I sighed at the ignorance of people who simply didn’t understand the power of the Ouija board, especially on all Hallows Eve when the veil between the living and the dead was at its thinnest.
I drew in a breath, held onto the crystal I’d pulled from my herb pouch and felt the cold presence of the spirit hovering close by. I muttered a few words, rubbed the crystal, reached over and snatched the planchet out of their hands. I held it up and steeled myself against the icy blast I knew would occur when the spirit seeped back into its realm.
“Hey, lady, what gives?” One of the teens, roused from the trance looked up and grabbed the planchet from my hand before I could stop him.

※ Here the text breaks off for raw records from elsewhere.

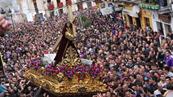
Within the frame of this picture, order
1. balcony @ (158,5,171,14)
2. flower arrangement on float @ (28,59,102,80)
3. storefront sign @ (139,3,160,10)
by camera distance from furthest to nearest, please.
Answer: storefront sign @ (139,3,160,10), balcony @ (158,5,171,14), flower arrangement on float @ (28,59,102,80)

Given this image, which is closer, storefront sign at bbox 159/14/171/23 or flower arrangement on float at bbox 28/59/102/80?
flower arrangement on float at bbox 28/59/102/80

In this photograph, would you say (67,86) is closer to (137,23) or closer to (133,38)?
(133,38)

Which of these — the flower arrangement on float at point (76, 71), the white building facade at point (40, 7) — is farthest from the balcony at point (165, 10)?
the white building facade at point (40, 7)

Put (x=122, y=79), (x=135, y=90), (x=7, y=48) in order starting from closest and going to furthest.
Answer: (x=135, y=90) < (x=122, y=79) < (x=7, y=48)

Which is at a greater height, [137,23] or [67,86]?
[67,86]

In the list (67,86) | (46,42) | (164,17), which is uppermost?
(67,86)

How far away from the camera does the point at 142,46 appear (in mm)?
22938

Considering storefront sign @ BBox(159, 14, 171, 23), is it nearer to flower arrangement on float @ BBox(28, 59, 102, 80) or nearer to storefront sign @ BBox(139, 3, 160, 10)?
storefront sign @ BBox(139, 3, 160, 10)

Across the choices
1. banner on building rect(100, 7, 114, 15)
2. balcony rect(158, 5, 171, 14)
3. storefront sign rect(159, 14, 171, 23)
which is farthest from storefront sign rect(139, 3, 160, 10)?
banner on building rect(100, 7, 114, 15)

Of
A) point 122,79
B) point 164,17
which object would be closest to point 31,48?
point 164,17

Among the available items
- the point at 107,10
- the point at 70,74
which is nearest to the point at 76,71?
the point at 70,74

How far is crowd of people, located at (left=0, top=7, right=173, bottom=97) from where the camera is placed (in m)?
13.6

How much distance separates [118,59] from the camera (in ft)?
65.8

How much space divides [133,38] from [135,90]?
13712mm
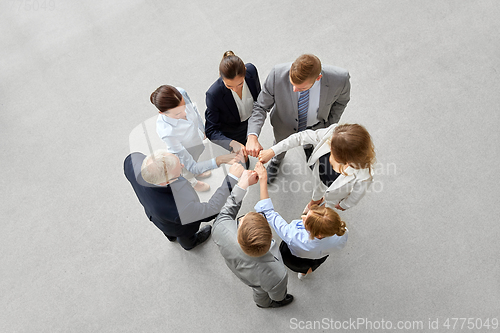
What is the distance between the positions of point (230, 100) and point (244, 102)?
13cm

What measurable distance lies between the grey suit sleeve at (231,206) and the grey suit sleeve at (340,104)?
3.22 ft

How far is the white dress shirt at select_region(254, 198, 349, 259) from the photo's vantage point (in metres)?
1.94

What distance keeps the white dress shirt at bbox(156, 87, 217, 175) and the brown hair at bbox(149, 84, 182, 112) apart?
4.7 inches

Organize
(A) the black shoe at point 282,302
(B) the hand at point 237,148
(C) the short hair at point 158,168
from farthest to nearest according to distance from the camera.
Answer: (A) the black shoe at point 282,302 → (B) the hand at point 237,148 → (C) the short hair at point 158,168

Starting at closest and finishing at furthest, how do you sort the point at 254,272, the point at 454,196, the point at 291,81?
the point at 254,272 < the point at 291,81 < the point at 454,196

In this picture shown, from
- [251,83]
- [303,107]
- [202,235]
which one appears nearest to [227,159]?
[251,83]

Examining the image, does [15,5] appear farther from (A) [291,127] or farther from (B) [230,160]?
(A) [291,127]

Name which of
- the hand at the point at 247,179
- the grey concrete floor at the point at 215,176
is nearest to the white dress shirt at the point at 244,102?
the hand at the point at 247,179

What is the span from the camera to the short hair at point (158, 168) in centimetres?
183

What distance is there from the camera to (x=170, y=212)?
6.60ft

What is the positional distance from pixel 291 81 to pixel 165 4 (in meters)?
2.91

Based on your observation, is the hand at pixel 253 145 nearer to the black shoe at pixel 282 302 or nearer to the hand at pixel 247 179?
the hand at pixel 247 179

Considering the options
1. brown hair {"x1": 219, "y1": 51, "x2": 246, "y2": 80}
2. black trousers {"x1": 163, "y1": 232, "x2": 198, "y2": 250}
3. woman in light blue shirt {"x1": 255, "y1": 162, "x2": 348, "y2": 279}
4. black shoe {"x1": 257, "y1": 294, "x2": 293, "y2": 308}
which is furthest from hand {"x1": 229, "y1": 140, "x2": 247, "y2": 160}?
black shoe {"x1": 257, "y1": 294, "x2": 293, "y2": 308}

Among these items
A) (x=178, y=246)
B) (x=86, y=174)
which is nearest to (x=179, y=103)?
(x=178, y=246)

“Jesus, what did you do to this? Dip it in liquid nitrogen?” At that, it shattered in his hands, the pieces crumbling to the table.
I shook myself, put the crystal in my pocket, feeling its warmth. I leaned down and picked Walter up, breathed in the scent of his fur and looked at the teens.
“You’re welcome.” I turned on my heel and walked away.
On my way back to the store, several of the other crafters nodded their silent thanks, one handed me a branch of smoldering sage to cleanse my store of the bad mojo the teens had awakened.
Jill fell into step beside me and, ignoring Walter’s hiss and growl, she petted him risking a swat. “Told you you’d come to the party.”
“I’m boycotting next year, that’s for sure,” I said, leaning into her.
I heard the town square clock strike midnight and the Halloween partygoers cheered; no doubt waiting for something spooky to happen.